Initially I thought there were a bunch of reboots cause Hollywood was creatively cracking. Then I thought well, some reboots are successful, so Hollywood does what it does best, it follows the crowd or trends (which is another form of not being creative.) Then I thought, we live in such tumultuous times, we crave the past. Or, maybe it’s a bit of all three.
When I was a teenager, and Beverly Hills 90210 first aired, I was immediately a die hard fan. When I found out there was going to be a reboot, I was so excited I couldn’t wait for it to air. Next thing I know, I found myself watching it over and over and over again, and stopped to think about my behavior.
When I was in my late twenties, and I went through a harsh depression, I would sit home alone and watch my 90210 DVD over and over and over. It brought me back to my childhood when things were easier. Life was easier. It felt nice to sit and rewatch something from my past when things were good, while I was living with my depression. Looking back, it wasn’t a crutch for managing my depression, it was more so the opposite. It fueled by depression. I thought it was making me happy, or help me find some content in my deep seated discontent when really, it was hindering my recovery.

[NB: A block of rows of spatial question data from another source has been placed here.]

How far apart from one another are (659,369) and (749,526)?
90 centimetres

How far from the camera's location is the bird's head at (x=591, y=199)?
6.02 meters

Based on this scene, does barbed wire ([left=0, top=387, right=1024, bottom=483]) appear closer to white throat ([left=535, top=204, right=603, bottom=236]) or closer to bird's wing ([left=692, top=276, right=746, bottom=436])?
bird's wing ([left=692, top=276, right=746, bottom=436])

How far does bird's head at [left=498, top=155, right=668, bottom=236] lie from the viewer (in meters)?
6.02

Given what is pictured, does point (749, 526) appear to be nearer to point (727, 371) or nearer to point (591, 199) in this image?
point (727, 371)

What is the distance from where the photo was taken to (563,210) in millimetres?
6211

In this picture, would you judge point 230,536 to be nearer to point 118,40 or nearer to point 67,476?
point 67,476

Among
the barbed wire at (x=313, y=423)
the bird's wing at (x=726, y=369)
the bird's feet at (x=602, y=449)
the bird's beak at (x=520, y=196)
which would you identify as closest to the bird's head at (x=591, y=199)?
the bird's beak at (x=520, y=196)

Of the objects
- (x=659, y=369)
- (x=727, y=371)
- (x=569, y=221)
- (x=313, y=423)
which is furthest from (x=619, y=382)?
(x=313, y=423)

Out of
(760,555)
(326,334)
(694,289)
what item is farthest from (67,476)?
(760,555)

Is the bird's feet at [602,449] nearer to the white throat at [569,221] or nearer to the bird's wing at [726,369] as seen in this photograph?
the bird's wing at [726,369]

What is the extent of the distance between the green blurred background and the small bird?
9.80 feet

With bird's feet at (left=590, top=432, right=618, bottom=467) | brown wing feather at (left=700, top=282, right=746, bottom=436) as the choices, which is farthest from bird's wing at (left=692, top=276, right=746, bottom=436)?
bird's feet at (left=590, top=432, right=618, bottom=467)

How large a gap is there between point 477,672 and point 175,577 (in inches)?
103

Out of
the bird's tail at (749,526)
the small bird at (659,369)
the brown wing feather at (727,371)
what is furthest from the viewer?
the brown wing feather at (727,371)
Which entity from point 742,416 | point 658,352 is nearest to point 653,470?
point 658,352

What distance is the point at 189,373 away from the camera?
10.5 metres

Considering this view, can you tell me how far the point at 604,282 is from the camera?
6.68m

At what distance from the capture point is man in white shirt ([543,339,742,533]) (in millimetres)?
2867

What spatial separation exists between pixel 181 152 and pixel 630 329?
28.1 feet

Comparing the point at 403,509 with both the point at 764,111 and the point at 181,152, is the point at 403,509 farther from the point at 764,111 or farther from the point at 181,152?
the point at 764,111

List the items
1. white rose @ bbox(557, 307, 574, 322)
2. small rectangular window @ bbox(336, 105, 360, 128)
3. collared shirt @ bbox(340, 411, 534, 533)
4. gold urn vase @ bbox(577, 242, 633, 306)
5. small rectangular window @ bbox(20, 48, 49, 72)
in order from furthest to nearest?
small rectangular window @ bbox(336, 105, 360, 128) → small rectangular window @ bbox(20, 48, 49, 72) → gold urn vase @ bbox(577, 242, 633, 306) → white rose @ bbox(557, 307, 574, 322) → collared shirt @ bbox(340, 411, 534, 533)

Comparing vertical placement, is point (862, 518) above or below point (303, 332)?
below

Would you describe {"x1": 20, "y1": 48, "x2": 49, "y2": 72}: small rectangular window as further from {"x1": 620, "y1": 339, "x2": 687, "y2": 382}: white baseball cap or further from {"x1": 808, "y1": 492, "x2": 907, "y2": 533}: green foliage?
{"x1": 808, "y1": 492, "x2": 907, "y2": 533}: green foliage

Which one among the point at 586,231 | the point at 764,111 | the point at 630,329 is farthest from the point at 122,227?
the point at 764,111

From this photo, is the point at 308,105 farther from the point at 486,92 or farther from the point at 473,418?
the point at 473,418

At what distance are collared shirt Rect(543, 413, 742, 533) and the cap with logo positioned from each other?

Recently, I have felt down, and next thing I know I am back on my couch watching the new BH 90210, and think it is making me happy when, based on what I learned from my previous experience, it’s not. I had to stand up and walk away. Watching it once a week when it initially airs is fine, but, rewatching it is a whole other thing.
Reboots can bring us some sense of nostalgia or solace but, be cautious. You might be entering a dark cave when you think you are experiencing joy. So, what’s with all the reboots? Like I said, it can be a bunch of reasons but, think about your mental state and emotional relationship with a reboot. Be consciousness of how you feel when you engage with a reboot. Think of it as comfort food. Too much of it might be costly.